Estaba yo pensando que si hay un amor que me dure toda la vida es el mar, fuente de salud. Una mañana, sobre las siete, en pleno invierno y con pelete, observé a una mujer mayor de edad, peinando canas, que, tras quitarse su batilongo, se zambullía en el mar, daba unas cuentas brazadas, y salía con cara de felicidad y unos buenos días que reconfortaban. La escena se repetía y un día le pregunté, “¿cómo está el agua?”. “Buenísima, mi hijo -me respondió-, fresquita que da gusto, dese un baño y verá qué placer, se me despeja la cabeza, me baja la tensión, y es como si mi cuerpo perdiera peso, y como duermo poco por las noches, regreso como nueva a mi casa”. Por su deje reconocí la voz de una bagañeta, y le pregunté si era de Tazacorte. “Sí, allí nací y allí me crié, en el Puerto, solo que ahora vivo en Tenerife porque enviudé y mis hijas me han traído para acá, echo tanto de menos la playa de Tazacorte que gracias que tengo aquí el mar, y esto me da vida y salud. Pero eso sí, lo siento por mis hijas, cuando llega el verano, les dejo mis nietos, cojo el avión, y me voy para La Palma”.
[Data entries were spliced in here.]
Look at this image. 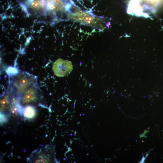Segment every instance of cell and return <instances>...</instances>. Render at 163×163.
<instances>
[{"label": "cell", "instance_id": "obj_1", "mask_svg": "<svg viewBox=\"0 0 163 163\" xmlns=\"http://www.w3.org/2000/svg\"><path fill=\"white\" fill-rule=\"evenodd\" d=\"M68 12V17L71 20L100 30H103L108 27L110 23L107 18L92 14L82 10L74 5H72Z\"/></svg>", "mask_w": 163, "mask_h": 163}, {"label": "cell", "instance_id": "obj_2", "mask_svg": "<svg viewBox=\"0 0 163 163\" xmlns=\"http://www.w3.org/2000/svg\"><path fill=\"white\" fill-rule=\"evenodd\" d=\"M27 163L56 162L55 147L51 145L40 146L32 152L27 158Z\"/></svg>", "mask_w": 163, "mask_h": 163}, {"label": "cell", "instance_id": "obj_3", "mask_svg": "<svg viewBox=\"0 0 163 163\" xmlns=\"http://www.w3.org/2000/svg\"><path fill=\"white\" fill-rule=\"evenodd\" d=\"M13 77L11 82L12 88L11 92L14 98L30 86L37 83L35 77L27 72H21Z\"/></svg>", "mask_w": 163, "mask_h": 163}, {"label": "cell", "instance_id": "obj_4", "mask_svg": "<svg viewBox=\"0 0 163 163\" xmlns=\"http://www.w3.org/2000/svg\"><path fill=\"white\" fill-rule=\"evenodd\" d=\"M42 97L40 90L36 83L27 88L18 96L14 97L22 107L29 105L35 106Z\"/></svg>", "mask_w": 163, "mask_h": 163}, {"label": "cell", "instance_id": "obj_5", "mask_svg": "<svg viewBox=\"0 0 163 163\" xmlns=\"http://www.w3.org/2000/svg\"><path fill=\"white\" fill-rule=\"evenodd\" d=\"M13 97L11 92L3 94L0 98V123H3L8 120L11 113Z\"/></svg>", "mask_w": 163, "mask_h": 163}, {"label": "cell", "instance_id": "obj_6", "mask_svg": "<svg viewBox=\"0 0 163 163\" xmlns=\"http://www.w3.org/2000/svg\"><path fill=\"white\" fill-rule=\"evenodd\" d=\"M52 69L56 76L63 77L70 73L73 69V65L70 61L59 59L53 63Z\"/></svg>", "mask_w": 163, "mask_h": 163}, {"label": "cell", "instance_id": "obj_7", "mask_svg": "<svg viewBox=\"0 0 163 163\" xmlns=\"http://www.w3.org/2000/svg\"><path fill=\"white\" fill-rule=\"evenodd\" d=\"M37 114V111L35 106L29 105L23 108L22 114L24 117L27 119H32L34 118Z\"/></svg>", "mask_w": 163, "mask_h": 163}, {"label": "cell", "instance_id": "obj_8", "mask_svg": "<svg viewBox=\"0 0 163 163\" xmlns=\"http://www.w3.org/2000/svg\"><path fill=\"white\" fill-rule=\"evenodd\" d=\"M6 72L9 76H14L19 73L17 68L11 66L9 67L7 69Z\"/></svg>", "mask_w": 163, "mask_h": 163}, {"label": "cell", "instance_id": "obj_9", "mask_svg": "<svg viewBox=\"0 0 163 163\" xmlns=\"http://www.w3.org/2000/svg\"><path fill=\"white\" fill-rule=\"evenodd\" d=\"M30 6L34 10H36L41 8L39 0H34L31 4Z\"/></svg>", "mask_w": 163, "mask_h": 163}]
</instances>
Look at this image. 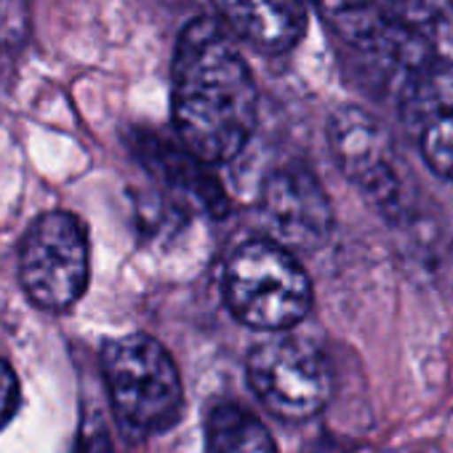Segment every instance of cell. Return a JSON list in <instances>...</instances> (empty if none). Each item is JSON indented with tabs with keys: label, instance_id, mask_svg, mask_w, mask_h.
<instances>
[{
	"label": "cell",
	"instance_id": "obj_1",
	"mask_svg": "<svg viewBox=\"0 0 453 453\" xmlns=\"http://www.w3.org/2000/svg\"><path fill=\"white\" fill-rule=\"evenodd\" d=\"M254 75L219 22L184 27L173 57V123L189 155L226 163L243 152L257 126Z\"/></svg>",
	"mask_w": 453,
	"mask_h": 453
},
{
	"label": "cell",
	"instance_id": "obj_2",
	"mask_svg": "<svg viewBox=\"0 0 453 453\" xmlns=\"http://www.w3.org/2000/svg\"><path fill=\"white\" fill-rule=\"evenodd\" d=\"M224 302L233 315L259 331H288L312 307L304 267L275 241H249L224 265Z\"/></svg>",
	"mask_w": 453,
	"mask_h": 453
},
{
	"label": "cell",
	"instance_id": "obj_3",
	"mask_svg": "<svg viewBox=\"0 0 453 453\" xmlns=\"http://www.w3.org/2000/svg\"><path fill=\"white\" fill-rule=\"evenodd\" d=\"M102 368L120 421L142 434L165 432L181 413V379L160 342L144 334L112 339Z\"/></svg>",
	"mask_w": 453,
	"mask_h": 453
},
{
	"label": "cell",
	"instance_id": "obj_4",
	"mask_svg": "<svg viewBox=\"0 0 453 453\" xmlns=\"http://www.w3.org/2000/svg\"><path fill=\"white\" fill-rule=\"evenodd\" d=\"M22 288L49 312L70 310L88 286V238L78 216L51 211L33 221L19 262Z\"/></svg>",
	"mask_w": 453,
	"mask_h": 453
},
{
	"label": "cell",
	"instance_id": "obj_5",
	"mask_svg": "<svg viewBox=\"0 0 453 453\" xmlns=\"http://www.w3.org/2000/svg\"><path fill=\"white\" fill-rule=\"evenodd\" d=\"M249 384L265 408L286 421L312 418L331 400L326 357L294 336H275L251 349Z\"/></svg>",
	"mask_w": 453,
	"mask_h": 453
},
{
	"label": "cell",
	"instance_id": "obj_6",
	"mask_svg": "<svg viewBox=\"0 0 453 453\" xmlns=\"http://www.w3.org/2000/svg\"><path fill=\"white\" fill-rule=\"evenodd\" d=\"M328 144L339 171L381 211L403 205V171L387 128L360 107H339L328 120Z\"/></svg>",
	"mask_w": 453,
	"mask_h": 453
},
{
	"label": "cell",
	"instance_id": "obj_7",
	"mask_svg": "<svg viewBox=\"0 0 453 453\" xmlns=\"http://www.w3.org/2000/svg\"><path fill=\"white\" fill-rule=\"evenodd\" d=\"M397 107L426 168L453 181V62L429 54L400 83Z\"/></svg>",
	"mask_w": 453,
	"mask_h": 453
},
{
	"label": "cell",
	"instance_id": "obj_8",
	"mask_svg": "<svg viewBox=\"0 0 453 453\" xmlns=\"http://www.w3.org/2000/svg\"><path fill=\"white\" fill-rule=\"evenodd\" d=\"M275 243L312 251L334 233V208L323 184L302 165H286L267 176L259 200Z\"/></svg>",
	"mask_w": 453,
	"mask_h": 453
},
{
	"label": "cell",
	"instance_id": "obj_9",
	"mask_svg": "<svg viewBox=\"0 0 453 453\" xmlns=\"http://www.w3.org/2000/svg\"><path fill=\"white\" fill-rule=\"evenodd\" d=\"M221 27L265 54L291 51L307 30L304 0H213Z\"/></svg>",
	"mask_w": 453,
	"mask_h": 453
},
{
	"label": "cell",
	"instance_id": "obj_10",
	"mask_svg": "<svg viewBox=\"0 0 453 453\" xmlns=\"http://www.w3.org/2000/svg\"><path fill=\"white\" fill-rule=\"evenodd\" d=\"M205 453H278V445L251 411L221 403L205 421Z\"/></svg>",
	"mask_w": 453,
	"mask_h": 453
},
{
	"label": "cell",
	"instance_id": "obj_11",
	"mask_svg": "<svg viewBox=\"0 0 453 453\" xmlns=\"http://www.w3.org/2000/svg\"><path fill=\"white\" fill-rule=\"evenodd\" d=\"M453 6V0H387V12L395 22L405 27H426L442 19Z\"/></svg>",
	"mask_w": 453,
	"mask_h": 453
},
{
	"label": "cell",
	"instance_id": "obj_12",
	"mask_svg": "<svg viewBox=\"0 0 453 453\" xmlns=\"http://www.w3.org/2000/svg\"><path fill=\"white\" fill-rule=\"evenodd\" d=\"M22 405V389H19V379L14 373V368L0 360V432H4L12 418L17 416Z\"/></svg>",
	"mask_w": 453,
	"mask_h": 453
},
{
	"label": "cell",
	"instance_id": "obj_13",
	"mask_svg": "<svg viewBox=\"0 0 453 453\" xmlns=\"http://www.w3.org/2000/svg\"><path fill=\"white\" fill-rule=\"evenodd\" d=\"M315 6H320L326 14H334V17H347V14H355V12H363L368 9L373 0H312Z\"/></svg>",
	"mask_w": 453,
	"mask_h": 453
},
{
	"label": "cell",
	"instance_id": "obj_14",
	"mask_svg": "<svg viewBox=\"0 0 453 453\" xmlns=\"http://www.w3.org/2000/svg\"><path fill=\"white\" fill-rule=\"evenodd\" d=\"M14 9L9 6V0H0V51H4V46L12 43L14 38Z\"/></svg>",
	"mask_w": 453,
	"mask_h": 453
},
{
	"label": "cell",
	"instance_id": "obj_15",
	"mask_svg": "<svg viewBox=\"0 0 453 453\" xmlns=\"http://www.w3.org/2000/svg\"><path fill=\"white\" fill-rule=\"evenodd\" d=\"M78 453H112V448H110V442H107V437L102 432H88L81 440Z\"/></svg>",
	"mask_w": 453,
	"mask_h": 453
}]
</instances>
Aunque hijo y descendiente de palmeros, nací en una casita terrera alquilada en la playa de Puente Mayorga, San Roque, provincia de Cádiz, frente al Peñón de Gibraltar. Allí vivía mi padre, carabinero, con mi madre, porque en la casa cuartel, muy pequeña, hoy Casa de la Cultura, solo había vivienda para el cabo, y los guardias alquilaban habitaciones próximas. Pronto me remojaron en el mar, y en él mi madre me bañaba todos los días. Me contaron que disfrutaba mucho y no le tenía miedo al agua. La casita sigue igual, algo mejorada sí, y varias veces he vuelto a bañarme en la misma agua, y sentado en la misma arena, medito y sueño, convencido de que de ahí me viene la pasión y el cariño por el mar.
Mis padres querían regresar a La Palma con sus padres y sus muchos hermanos, pero el sistema no lo permitió hasta que pasaron unos duros años en Cortes de la Frontera, Málaga, donde nació mi hermano, hasta que llegó el destino a Canarias, pero no a La Palma, y como el régimen no quería que los guardias civiles vivieran cerca de sus familias, lo destinaron a Gran Tarajal, Fuerteventura, donde el agua del mar, con la marea, solía entrar en el patio de la casa cuartel, una antigua casona de la misma playa, con la tienda del pueblo enfrente, la escuela cerca, y junto al mar que tanto disfruté. Todos los años vuelvo a Gran Tarajal, y aunque la casa cuartel ha sido sustituida por un nuevo edificio, me baño en el mismo lugar y me siento a meditar en la misma arena, un auténtico placer.
Tras muchas instancias, llega el destino a Tijarafe, La Palma, donde, como la casa cuartel era pequeña, vivimos en una rústica casita de alquiler, que he visitado varias veces. Cuando llovía mucho, nos teníamos que mover en la cama para evitar las goteras, y aunque sin playa, teníamos escuela, aljibe, cueva despensa, huertas y frutales. La casa cuartel fue demolida, pero en mi memoria queda muy viva la imagen de una mujer que, estando sentado en la puerta del cuartel, llegó con una pistola en la mano mientras se la entregaba a mi padre confesando que había matado a su novio, tal como relata la novela de Marcelino Rodríguez, La fuerza de la maldición. Con el destino a Granadilla, donde nace mi hermana, llegaron los baños de El Médano, con el traslado a Los Llanos de Aridane, los de Puerto de Naos y Tazacorte, en la playa de Gandarío, La Coruña, con los cursos de vela y patrón de yate, de estudiante de Medicina en Cádiz las playas de la Caleta y La Victoria, y ya de regreso trabajando en Santa Cruz de Tenerife, Las Gaviotas y Las Teresitas, y tantas calas y rincones de todas las islas como hoy el mar de Radazul, y siempre, por algo será, buscando el placer y la compañía de ese amor de toda la vida que es el mar.